• _TASK REQUIREMENTS_
Produce a verbatim transcription of the records below, beginning at the line containing "How much space" and ending at the final line; include only those lines.

• _GIVEN INFORMATION_
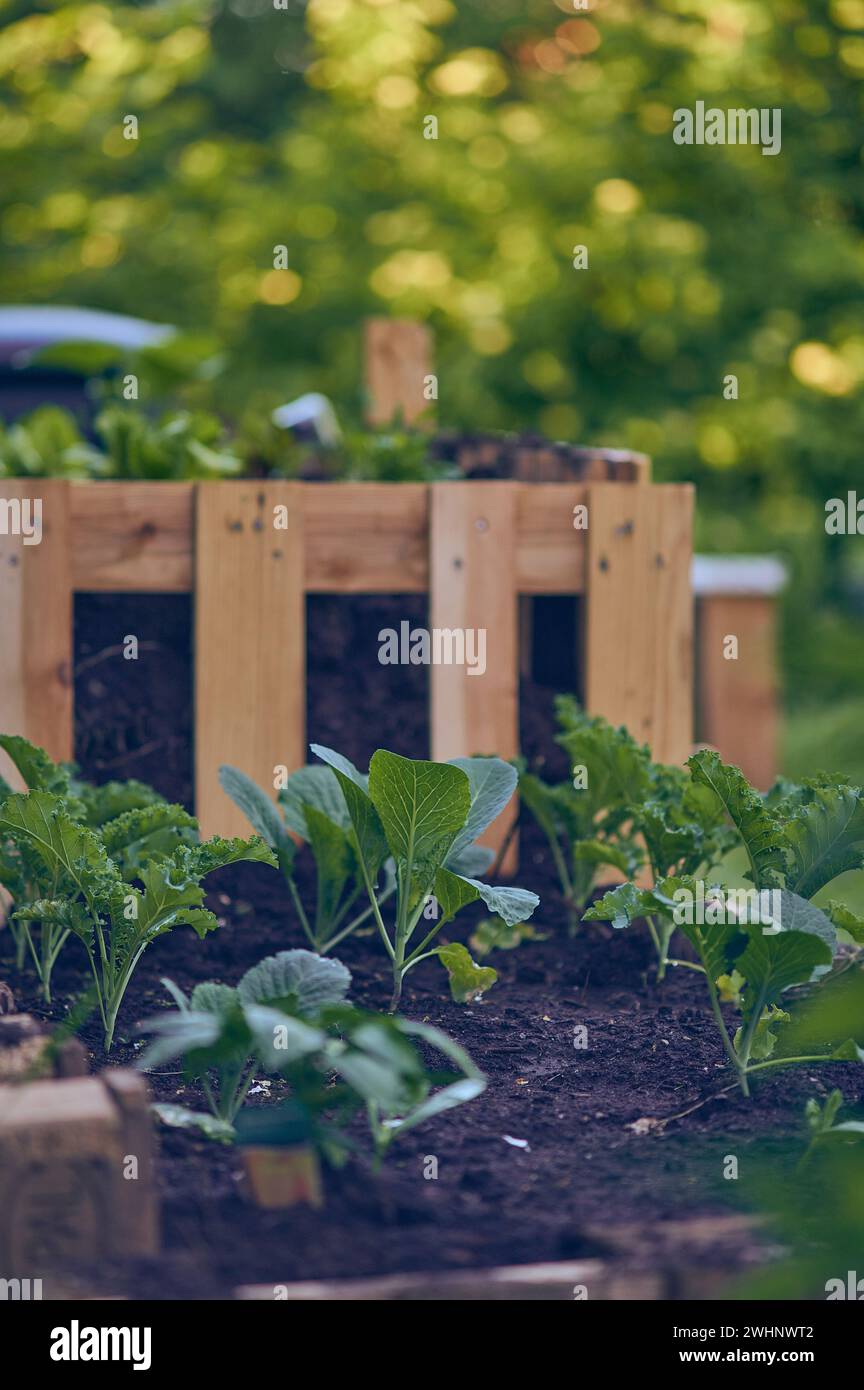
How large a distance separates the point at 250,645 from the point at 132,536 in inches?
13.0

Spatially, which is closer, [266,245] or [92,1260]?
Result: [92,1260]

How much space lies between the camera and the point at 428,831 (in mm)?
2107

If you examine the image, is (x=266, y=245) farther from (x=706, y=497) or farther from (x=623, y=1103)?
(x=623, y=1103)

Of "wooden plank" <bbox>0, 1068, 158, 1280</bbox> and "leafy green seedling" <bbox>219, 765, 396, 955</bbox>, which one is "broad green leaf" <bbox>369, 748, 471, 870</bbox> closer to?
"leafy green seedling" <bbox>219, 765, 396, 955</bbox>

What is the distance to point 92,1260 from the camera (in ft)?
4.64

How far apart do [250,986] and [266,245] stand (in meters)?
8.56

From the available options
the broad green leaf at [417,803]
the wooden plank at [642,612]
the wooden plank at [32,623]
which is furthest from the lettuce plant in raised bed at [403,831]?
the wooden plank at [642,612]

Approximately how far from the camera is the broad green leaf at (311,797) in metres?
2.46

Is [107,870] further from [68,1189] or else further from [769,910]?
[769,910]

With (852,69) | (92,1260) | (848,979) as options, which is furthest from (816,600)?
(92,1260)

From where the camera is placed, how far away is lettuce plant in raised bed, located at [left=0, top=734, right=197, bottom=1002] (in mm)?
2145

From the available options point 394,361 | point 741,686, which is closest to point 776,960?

• _THE OUTPUT_
How much space lies between the camera and the point at 428,831 (in mm)?
2107

If you examine the image, is (x=266, y=245) farther from (x=706, y=497) or farther from (x=623, y=1103)?
(x=623, y=1103)

Of "wooden plank" <bbox>0, 1068, 158, 1280</bbox> and "leafy green seedling" <bbox>219, 765, 396, 955</bbox>, which one is "broad green leaf" <bbox>369, 748, 471, 870</bbox> closer to?
"leafy green seedling" <bbox>219, 765, 396, 955</bbox>

What is the distance to point 92,1260 from the camera (in ft)?
4.64

How far apart do [250,986] and [266,245] stand (in meters)?
8.56

From the available options
the broad green leaf at [417,803]
the wooden plank at [642,612]
the wooden plank at [32,623]
which is furthest from the lettuce plant in raised bed at [403,831]?
the wooden plank at [642,612]

Approximately how far from the camera is the broad green leaf at (311,797) in metres?
2.46

Is [107,870] further from [68,1189] or else further from [769,910]?
[769,910]

With (852,69) | (92,1260) | (848,979) as options, which is furthest from (816,600)?
(92,1260)

From where the camera is placed, how far away is lettuce plant in raised bed, located at [left=0, top=734, right=197, bottom=1002] (in mm)?
2145

From the available options point 394,361 | point 741,686, which is closest to point 776,960?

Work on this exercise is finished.